Despite the stereotype American cuisine has formed, Kinner says he enjoys eating it.

“I like the food, even if it makes you fat sometimes,” he said. “I like burgers and Pop Tarts, even though I don’t eat them that much. I also like cheeseburgers and the many pops you have here. We don’t have free refills in Germany. In the next town over from where I live, which would be like Lima for you, we have several McDonald’s and only one has free refills.”

While here in the United States, Kinner, 15, is staying with Jane Keirns and her son J.R.

“Jane’s cooking is awesome,” Kinner said. “J.R. is two days younger than I am, which was the first thing I knew about him.”

Keirns and her son have been making Kinner feel at home and keeping him entertained with trips and activities.

“We’ve gone to Cedar Point and Niagara Falls and Tennessee,” Kinner said. “I really like to play X-Box, too, it’s fun. After three months I won for the first time and I was so happy.

Back home in Werther, Germany, Kinner participates in track & field, as well as other sports, and says that school is harder.

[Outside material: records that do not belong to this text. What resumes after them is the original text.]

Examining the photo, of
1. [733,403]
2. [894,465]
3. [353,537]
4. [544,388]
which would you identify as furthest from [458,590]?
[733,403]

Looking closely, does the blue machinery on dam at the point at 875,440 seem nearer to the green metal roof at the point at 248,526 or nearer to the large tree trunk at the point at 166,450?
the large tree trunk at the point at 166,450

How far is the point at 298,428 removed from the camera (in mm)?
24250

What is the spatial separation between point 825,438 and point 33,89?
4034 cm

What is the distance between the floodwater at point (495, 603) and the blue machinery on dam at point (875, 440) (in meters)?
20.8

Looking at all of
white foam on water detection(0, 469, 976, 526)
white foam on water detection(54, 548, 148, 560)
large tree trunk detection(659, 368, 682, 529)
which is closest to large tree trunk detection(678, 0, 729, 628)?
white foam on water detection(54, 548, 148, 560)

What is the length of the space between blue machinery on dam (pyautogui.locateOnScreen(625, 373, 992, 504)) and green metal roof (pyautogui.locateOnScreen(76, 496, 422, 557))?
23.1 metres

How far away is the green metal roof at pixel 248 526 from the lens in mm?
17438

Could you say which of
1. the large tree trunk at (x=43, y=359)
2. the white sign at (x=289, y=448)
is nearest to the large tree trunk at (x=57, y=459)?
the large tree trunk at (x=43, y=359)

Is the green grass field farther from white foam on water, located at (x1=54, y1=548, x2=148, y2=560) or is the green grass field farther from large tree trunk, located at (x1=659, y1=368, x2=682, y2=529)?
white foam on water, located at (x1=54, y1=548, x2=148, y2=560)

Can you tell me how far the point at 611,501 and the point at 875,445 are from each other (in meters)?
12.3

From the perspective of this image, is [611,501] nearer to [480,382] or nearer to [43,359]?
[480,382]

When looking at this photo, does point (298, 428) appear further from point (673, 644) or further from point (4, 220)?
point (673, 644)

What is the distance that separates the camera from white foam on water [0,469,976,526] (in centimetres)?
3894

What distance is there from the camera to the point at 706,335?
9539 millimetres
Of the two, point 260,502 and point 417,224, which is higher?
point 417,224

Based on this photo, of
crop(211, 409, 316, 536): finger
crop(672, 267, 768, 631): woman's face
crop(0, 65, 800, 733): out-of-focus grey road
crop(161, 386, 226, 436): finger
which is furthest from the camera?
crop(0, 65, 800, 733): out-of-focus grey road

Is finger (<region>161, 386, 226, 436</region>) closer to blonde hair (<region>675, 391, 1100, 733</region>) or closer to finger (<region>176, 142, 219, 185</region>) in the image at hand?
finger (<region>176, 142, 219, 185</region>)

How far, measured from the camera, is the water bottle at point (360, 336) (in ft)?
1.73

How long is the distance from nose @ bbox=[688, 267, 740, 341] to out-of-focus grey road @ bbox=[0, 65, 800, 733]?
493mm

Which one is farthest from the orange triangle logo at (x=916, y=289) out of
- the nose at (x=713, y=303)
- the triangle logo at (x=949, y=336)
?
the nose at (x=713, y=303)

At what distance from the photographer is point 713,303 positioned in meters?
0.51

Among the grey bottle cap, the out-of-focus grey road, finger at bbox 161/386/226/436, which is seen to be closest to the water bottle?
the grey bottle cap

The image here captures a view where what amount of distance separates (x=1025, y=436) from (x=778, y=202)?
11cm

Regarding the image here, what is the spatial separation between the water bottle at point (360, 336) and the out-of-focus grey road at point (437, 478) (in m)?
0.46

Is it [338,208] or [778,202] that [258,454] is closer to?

“School is more difficult in Germany; you don’t have the same thing every day,” he said. “Like here, you have the same thing first period all week. It variates in Germany. We have a different school system. There are three different schools after preschool and the highest one is called ‘gymnasium,’ like where you make sport. The only way you can go to college is if you graduate from that.”
When Kinner graduates, he hopes to enter the field of law like his mother, just not the same profession.

“I would love to go into the law direction. My mom is a judge and at first that always seemed boring to me,” he said. “It’s getting interesting for me now because I like to think about what happens if you do this and what you are allowed to do. But I don’t want to be a judge; that’s too boring.

Kinner and the other five cultural exchange students go back to Germany on Saturday. Kinner says he would recommend the experience to friends and family back home.

“My sister asked me if she would like it here and I said yes; everybody loves America, or parts of it,” he said. “Some parts are worse than in Germany and in Germany some parts are worse than in America. Every country has its positives and negatives.”
If given the opportunity, Kinner says he would gladly return.

“I would love to come back because it’s like I’ve seen nothing. I want to see Atlanta and Florida and California. Maybe I want to see my host family again, too,” he joked. “I would like to thank Jane and J.R. for hosting me. I’ve had an awesome time with them, doing fun stuff like playing X-Box and sleeping on the roof.”

Kinner’s parents are Hieke and Dietmar and he has one sister, Nicole, 13.